The four vector will transform precisely thus, in the vector representation of the Lorentz group, so in an arbitrary frame it will have components $$S^\mu = (s, \mathbf S'), $$ where since the length of the vector is invariant we must have $-s^2 + \mathbf S^{\prime 2}= \mathbf S^2$. In fact we can show that the zeroth component of the spin vector is proportional to the helicity of the particle (an invariant): $s = h|\mathbf p|$ where $\mathbf p$ is the (non-invariant) three momentum of the particle in whatever frame you're in and h is its helicity. Helicity is essentially the projection of the particle's spin in the direction of its motion - - as such for massless particles spin coincides with helicity.

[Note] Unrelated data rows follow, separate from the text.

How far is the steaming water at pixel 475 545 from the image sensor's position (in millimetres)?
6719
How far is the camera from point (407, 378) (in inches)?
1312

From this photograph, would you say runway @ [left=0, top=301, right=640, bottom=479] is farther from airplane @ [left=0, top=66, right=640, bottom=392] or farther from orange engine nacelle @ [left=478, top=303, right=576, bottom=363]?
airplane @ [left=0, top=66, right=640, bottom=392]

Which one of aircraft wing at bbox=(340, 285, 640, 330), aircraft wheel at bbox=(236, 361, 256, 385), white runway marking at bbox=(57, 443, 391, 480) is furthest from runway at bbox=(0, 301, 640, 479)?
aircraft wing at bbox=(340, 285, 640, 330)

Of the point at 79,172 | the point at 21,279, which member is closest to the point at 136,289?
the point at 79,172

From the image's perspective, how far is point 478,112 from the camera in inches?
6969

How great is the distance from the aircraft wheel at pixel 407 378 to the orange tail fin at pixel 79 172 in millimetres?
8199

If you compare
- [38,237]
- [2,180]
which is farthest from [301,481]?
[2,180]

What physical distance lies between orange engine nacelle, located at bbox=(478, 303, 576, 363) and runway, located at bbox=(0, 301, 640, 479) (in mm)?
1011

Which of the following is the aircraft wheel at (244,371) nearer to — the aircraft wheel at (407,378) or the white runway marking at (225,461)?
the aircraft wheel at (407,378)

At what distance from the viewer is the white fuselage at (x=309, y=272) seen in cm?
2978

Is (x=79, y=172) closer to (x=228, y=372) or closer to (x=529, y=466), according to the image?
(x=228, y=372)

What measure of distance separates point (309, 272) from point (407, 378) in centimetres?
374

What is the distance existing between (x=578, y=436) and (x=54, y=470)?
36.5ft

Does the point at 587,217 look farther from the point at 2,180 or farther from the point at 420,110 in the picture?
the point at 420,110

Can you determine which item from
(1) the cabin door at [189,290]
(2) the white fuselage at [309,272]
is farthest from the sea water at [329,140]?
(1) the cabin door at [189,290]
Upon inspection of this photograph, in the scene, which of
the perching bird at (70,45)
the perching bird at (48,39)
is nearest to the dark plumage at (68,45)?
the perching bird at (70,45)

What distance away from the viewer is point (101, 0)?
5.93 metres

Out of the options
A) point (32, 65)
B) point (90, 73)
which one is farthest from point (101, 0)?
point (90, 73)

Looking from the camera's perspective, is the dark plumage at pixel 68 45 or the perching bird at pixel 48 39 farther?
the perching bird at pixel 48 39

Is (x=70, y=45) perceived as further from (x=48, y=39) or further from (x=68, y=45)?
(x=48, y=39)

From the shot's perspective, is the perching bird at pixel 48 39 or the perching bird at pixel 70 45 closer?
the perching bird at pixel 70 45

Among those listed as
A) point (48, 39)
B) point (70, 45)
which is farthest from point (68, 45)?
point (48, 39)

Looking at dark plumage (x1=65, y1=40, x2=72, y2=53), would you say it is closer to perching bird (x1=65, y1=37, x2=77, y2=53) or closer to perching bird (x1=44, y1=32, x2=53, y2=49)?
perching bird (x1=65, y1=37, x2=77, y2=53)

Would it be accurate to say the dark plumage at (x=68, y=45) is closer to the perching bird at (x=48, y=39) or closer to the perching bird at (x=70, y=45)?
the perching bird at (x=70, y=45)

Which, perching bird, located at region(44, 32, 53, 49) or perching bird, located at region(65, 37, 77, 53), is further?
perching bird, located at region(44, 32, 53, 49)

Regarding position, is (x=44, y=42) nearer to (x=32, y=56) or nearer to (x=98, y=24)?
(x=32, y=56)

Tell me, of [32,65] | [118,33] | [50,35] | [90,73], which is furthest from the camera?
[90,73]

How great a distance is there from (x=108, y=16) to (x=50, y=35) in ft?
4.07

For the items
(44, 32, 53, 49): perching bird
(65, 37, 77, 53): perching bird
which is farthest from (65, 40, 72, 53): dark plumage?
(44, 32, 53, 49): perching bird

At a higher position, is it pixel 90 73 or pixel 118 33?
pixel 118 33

We can give an explicit form for the spin vector following Pauli-Lubanski that has the properties mentioned above. Let (their notation) $$W^\mu := \frac{1}{2} \varepsilon^{\mu}{} _{\nu \alpha \beta} P^\nu M^{\alpha \beta } $$ With $P^\nu$ the components of the four momentum and $M^{\alpha \beta }$ the (matrix valued) generators of the Lorentz group (for vectors this is just the orbital angular momentum but for the spin 1/2 representation there is an additional piece involving the $\gamma$ matrices). Note that in the rest frame, $P^\nu = (t, \mathbf 0)$ and the anti-symmetry of the Levi-Civita tensor implies that $W^0=0.$ we can get a more general relation than this by noting that in all reference frames $P_\mu W^\mu =0$ so the spin vector is covariantly orthogonal to the particle velocity.

In fact the Pauli-Lubanski (pseudo-)vector is a Casimir of the Poincaré group and is used extensively in the classification of irreducible representations of the Lorentz group.

Finally OP asked about orbital (L) and spin (S) contributions - the Lorentz generators are built up from the sum of an orbital term and a spin term, $$M^{\mu \nu} = x^\mu p^\nu - x^\nu p^\mu + S^{\mu \nu} $$ where the final term depends upon the model (for the Dirac field it's proportional to $ [\gamma^\mu, \gamma^\nu] $). The generators transform in the two tensor rep of the Lorentz group which ensures that the spin vector transforms in the fundamental rep - I.e. As a four vector.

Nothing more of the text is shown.